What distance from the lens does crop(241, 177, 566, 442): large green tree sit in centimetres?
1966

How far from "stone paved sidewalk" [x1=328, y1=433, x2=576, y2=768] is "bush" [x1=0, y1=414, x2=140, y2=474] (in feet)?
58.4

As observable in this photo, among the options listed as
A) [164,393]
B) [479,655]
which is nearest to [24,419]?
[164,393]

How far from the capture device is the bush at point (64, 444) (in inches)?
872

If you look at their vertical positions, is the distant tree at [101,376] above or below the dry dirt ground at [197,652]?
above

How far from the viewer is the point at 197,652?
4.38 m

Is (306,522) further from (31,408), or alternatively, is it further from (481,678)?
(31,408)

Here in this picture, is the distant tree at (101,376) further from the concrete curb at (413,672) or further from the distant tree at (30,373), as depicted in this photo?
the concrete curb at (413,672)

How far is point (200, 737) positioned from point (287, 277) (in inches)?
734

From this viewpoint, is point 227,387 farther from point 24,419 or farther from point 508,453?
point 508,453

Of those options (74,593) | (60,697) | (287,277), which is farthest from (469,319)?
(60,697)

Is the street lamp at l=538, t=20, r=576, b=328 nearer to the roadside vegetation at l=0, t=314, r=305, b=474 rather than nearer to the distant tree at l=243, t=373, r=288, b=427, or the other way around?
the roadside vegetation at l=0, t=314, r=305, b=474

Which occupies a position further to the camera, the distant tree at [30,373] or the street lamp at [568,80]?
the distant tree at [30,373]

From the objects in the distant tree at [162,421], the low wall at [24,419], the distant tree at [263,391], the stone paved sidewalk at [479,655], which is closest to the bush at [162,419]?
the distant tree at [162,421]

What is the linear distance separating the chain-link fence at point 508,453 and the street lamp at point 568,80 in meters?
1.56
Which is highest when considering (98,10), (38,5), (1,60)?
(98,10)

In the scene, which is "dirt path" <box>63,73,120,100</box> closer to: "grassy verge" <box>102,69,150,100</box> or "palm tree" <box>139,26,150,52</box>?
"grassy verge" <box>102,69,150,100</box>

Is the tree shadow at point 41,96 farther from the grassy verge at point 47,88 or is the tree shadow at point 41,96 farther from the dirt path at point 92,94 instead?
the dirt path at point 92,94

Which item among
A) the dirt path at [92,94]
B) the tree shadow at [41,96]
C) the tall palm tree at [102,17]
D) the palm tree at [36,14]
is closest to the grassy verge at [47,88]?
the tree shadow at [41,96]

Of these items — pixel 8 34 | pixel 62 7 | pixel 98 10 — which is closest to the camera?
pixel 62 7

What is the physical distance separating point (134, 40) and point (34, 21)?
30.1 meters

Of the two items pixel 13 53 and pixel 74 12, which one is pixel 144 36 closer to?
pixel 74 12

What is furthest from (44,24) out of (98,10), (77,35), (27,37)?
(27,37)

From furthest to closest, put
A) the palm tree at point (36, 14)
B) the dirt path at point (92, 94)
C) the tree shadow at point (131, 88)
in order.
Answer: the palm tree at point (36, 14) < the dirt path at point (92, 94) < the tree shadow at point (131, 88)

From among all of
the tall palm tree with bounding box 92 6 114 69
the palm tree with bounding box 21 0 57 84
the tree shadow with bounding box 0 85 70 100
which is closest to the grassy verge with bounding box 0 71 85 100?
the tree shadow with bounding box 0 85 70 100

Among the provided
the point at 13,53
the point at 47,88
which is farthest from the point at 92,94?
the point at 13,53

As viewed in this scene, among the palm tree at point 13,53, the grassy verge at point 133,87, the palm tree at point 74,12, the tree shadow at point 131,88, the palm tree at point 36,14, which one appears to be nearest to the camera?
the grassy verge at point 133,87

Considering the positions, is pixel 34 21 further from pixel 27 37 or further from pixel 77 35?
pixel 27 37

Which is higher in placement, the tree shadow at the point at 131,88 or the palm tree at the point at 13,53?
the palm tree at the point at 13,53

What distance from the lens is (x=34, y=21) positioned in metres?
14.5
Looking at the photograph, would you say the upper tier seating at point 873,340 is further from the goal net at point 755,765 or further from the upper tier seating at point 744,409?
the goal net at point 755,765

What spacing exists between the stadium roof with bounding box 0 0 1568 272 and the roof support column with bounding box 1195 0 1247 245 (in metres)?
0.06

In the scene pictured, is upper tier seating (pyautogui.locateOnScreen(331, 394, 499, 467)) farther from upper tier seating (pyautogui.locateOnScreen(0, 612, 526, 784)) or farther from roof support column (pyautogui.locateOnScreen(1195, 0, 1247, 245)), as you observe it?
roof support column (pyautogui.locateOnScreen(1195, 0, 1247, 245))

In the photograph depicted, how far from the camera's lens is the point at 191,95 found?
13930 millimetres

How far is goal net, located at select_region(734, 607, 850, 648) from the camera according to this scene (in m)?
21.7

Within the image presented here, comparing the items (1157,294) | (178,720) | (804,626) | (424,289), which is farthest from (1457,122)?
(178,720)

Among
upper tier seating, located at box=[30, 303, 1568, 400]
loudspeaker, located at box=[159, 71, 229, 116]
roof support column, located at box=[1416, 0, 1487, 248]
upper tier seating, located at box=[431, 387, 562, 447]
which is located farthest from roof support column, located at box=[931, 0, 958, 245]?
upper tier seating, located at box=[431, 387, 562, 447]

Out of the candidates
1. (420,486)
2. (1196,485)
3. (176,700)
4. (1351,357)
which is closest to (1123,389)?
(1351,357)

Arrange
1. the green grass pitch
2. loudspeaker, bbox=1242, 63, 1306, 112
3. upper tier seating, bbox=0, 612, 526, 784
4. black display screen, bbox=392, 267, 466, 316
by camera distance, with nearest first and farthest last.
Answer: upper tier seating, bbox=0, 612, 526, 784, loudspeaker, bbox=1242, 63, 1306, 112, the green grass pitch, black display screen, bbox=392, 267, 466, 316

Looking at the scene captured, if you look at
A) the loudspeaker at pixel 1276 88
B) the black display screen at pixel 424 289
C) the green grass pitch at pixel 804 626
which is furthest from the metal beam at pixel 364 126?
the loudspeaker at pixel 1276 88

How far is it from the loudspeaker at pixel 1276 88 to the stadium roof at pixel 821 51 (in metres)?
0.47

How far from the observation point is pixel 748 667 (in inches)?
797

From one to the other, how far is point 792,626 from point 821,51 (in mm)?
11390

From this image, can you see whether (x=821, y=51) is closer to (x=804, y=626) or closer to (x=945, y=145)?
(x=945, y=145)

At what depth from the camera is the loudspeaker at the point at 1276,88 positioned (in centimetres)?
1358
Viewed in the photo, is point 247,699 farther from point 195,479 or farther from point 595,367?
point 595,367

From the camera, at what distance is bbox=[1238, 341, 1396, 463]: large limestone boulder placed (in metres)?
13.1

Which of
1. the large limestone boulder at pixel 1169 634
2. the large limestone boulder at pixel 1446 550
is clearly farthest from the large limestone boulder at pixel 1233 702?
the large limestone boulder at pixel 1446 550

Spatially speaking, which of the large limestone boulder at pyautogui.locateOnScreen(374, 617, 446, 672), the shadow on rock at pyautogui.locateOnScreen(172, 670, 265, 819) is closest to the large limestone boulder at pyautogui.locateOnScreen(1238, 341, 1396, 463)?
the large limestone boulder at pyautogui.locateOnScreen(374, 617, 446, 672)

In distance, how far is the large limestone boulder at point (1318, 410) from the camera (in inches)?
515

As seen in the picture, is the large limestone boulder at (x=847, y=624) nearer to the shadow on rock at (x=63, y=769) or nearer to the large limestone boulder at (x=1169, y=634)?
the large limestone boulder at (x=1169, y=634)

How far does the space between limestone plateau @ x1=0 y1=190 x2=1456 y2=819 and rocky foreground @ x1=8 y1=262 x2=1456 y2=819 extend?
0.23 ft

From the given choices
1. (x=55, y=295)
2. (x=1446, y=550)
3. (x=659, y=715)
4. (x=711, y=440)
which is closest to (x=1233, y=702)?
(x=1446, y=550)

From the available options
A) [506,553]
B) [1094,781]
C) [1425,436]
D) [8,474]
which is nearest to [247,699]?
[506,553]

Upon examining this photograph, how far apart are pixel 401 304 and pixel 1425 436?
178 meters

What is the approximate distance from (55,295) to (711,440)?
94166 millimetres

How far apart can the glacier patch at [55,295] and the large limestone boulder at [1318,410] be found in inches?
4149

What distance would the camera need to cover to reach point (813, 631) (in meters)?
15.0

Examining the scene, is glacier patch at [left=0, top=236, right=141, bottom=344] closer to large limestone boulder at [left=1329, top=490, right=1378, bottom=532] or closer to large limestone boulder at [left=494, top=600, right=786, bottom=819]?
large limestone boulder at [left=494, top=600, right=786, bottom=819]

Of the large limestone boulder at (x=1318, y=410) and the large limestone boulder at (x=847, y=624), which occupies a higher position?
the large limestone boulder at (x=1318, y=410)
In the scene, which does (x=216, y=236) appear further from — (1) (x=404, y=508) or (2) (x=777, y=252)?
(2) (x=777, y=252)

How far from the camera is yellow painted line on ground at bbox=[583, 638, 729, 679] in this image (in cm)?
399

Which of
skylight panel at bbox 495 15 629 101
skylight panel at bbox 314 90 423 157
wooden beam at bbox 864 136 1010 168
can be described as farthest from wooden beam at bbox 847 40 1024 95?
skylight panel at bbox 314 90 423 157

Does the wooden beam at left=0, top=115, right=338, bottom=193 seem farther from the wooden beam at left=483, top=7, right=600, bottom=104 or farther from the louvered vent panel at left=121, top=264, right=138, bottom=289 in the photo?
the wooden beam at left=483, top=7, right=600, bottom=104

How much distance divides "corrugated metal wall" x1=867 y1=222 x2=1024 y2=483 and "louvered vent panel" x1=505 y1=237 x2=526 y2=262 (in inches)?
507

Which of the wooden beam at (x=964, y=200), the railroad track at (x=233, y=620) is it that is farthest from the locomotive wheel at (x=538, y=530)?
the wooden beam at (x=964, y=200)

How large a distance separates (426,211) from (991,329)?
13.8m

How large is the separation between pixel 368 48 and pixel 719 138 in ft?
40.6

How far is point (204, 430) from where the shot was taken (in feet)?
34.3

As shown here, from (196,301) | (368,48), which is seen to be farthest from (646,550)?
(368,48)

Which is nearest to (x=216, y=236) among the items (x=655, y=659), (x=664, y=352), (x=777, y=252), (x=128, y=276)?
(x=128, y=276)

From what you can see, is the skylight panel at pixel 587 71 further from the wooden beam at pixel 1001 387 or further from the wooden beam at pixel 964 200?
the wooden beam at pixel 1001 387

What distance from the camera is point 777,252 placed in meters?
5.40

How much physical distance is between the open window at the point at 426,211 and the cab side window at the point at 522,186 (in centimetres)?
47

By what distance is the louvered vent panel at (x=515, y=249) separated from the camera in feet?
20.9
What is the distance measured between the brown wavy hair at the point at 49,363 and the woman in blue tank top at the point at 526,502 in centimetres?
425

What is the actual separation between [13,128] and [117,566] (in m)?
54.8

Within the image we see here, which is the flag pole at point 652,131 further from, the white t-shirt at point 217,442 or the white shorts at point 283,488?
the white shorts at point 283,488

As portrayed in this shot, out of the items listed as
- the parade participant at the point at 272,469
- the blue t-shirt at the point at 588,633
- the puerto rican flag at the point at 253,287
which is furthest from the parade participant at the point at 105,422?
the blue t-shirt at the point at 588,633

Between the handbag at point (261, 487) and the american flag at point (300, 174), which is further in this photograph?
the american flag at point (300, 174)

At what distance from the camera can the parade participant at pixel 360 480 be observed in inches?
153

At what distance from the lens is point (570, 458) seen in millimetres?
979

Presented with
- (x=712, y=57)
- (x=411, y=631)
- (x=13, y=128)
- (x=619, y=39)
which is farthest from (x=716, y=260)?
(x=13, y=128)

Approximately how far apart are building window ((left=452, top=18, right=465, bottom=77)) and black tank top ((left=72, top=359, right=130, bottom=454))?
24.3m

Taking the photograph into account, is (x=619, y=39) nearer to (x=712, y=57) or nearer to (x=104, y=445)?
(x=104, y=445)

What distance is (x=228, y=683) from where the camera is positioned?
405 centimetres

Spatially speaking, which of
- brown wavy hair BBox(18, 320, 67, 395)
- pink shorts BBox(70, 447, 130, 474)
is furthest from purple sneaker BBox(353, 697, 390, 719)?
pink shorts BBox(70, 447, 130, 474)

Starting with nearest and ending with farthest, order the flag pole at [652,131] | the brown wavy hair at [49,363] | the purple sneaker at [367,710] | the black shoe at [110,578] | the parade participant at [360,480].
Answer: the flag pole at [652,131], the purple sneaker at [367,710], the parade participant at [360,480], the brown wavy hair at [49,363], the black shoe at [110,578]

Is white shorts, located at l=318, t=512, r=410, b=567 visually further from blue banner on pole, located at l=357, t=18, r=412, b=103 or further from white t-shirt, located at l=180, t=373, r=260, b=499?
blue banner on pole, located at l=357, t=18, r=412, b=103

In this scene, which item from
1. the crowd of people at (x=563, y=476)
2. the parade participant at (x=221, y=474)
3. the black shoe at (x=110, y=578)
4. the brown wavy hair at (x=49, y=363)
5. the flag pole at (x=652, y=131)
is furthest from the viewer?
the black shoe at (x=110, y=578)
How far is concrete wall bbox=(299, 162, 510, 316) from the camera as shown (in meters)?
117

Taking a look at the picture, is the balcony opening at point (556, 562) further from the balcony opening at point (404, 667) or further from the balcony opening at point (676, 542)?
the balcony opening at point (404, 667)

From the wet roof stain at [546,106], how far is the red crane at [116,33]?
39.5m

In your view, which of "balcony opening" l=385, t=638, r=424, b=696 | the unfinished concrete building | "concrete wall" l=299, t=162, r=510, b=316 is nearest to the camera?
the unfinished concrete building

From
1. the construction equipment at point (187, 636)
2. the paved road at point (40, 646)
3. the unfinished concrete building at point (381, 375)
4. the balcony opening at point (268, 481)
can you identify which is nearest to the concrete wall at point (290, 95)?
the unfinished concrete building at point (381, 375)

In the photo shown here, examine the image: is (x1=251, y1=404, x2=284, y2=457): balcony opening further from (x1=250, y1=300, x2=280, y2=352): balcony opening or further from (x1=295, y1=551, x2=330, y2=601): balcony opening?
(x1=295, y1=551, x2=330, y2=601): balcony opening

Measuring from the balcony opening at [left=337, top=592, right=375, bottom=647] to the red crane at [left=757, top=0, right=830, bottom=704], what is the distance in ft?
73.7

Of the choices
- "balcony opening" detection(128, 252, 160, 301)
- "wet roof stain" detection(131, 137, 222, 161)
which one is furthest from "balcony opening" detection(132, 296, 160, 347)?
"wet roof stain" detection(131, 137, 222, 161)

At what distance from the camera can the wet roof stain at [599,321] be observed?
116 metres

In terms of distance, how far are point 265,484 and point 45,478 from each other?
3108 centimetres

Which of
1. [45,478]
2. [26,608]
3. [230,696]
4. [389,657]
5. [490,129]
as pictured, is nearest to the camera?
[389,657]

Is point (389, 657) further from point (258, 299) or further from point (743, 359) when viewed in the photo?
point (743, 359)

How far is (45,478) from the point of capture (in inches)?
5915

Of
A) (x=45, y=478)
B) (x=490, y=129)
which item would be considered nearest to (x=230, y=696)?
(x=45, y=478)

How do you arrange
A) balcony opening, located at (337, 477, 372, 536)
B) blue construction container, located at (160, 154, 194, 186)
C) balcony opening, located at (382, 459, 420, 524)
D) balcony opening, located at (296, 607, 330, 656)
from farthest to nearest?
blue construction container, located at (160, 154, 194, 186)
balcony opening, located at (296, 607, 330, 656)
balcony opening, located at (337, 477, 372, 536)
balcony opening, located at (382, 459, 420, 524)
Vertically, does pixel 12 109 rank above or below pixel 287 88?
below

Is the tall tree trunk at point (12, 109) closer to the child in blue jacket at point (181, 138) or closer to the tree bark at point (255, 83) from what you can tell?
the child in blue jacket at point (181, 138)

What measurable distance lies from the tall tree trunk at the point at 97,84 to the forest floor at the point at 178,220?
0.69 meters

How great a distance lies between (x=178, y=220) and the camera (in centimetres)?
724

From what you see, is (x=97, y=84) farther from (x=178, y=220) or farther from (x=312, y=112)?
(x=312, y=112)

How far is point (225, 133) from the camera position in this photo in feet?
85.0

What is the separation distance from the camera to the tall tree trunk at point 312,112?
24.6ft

**AIM OF THE TASK**
Which lines run from the one containing "Of the choices" to the end of the entries above? Quote exactly those, and only those.

**EXPECTED ANSWER**
Of the choices
- "balcony opening" detection(128, 252, 160, 301)
- "wet roof stain" detection(131, 137, 222, 161)
which one is furthest from "balcony opening" detection(132, 296, 160, 347)?
"wet roof stain" detection(131, 137, 222, 161)

At what distance from the camera can the wet roof stain at [599,321] be observed?
116 metres

In terms of distance, how far are point 265,484 and point 45,478 from each other?
3108 centimetres

Which of
1. [45,478]
2. [26,608]
3. [230,696]
4. [389,657]
5. [490,129]
as pictured, is nearest to the camera?
[389,657]

Is point (389, 657) further from point (258, 299) or further from point (743, 359) when viewed in the photo?
point (743, 359)

How far is (45,478) from the point of capture (in inches)?
5915

Of
A) (x=45, y=478)
B) (x=490, y=129)
which item would be considered nearest to (x=230, y=696)?
(x=45, y=478)

How do you arrange
A) balcony opening, located at (337, 477, 372, 536)
B) blue construction container, located at (160, 154, 194, 186)
C) balcony opening, located at (382, 459, 420, 524)
D) balcony opening, located at (296, 607, 330, 656)
from farthest to nearest?
blue construction container, located at (160, 154, 194, 186)
balcony opening, located at (296, 607, 330, 656)
balcony opening, located at (337, 477, 372, 536)
balcony opening, located at (382, 459, 420, 524)
Vertically, does pixel 12 109 rank above or below pixel 287 88?
below

Is the tall tree trunk at point (12, 109) closer to the child in blue jacket at point (181, 138) or closer to the tree bark at point (255, 83) from what you can tell?
the child in blue jacket at point (181, 138)

What measurable distance lies from the tall tree trunk at the point at 97,84 to the forest floor at the point at 178,220?
0.69 meters

How great a distance lies between (x=178, y=220) and the camera (in centimetres)?
724

From what you see, is (x=97, y=84) farther from (x=178, y=220) or farther from (x=312, y=112)?
(x=312, y=112)

How far is point (225, 133) from the camera position in this photo in feet?
85.0

What is the separation distance from the camera to the tall tree trunk at point 312,112?
24.6ft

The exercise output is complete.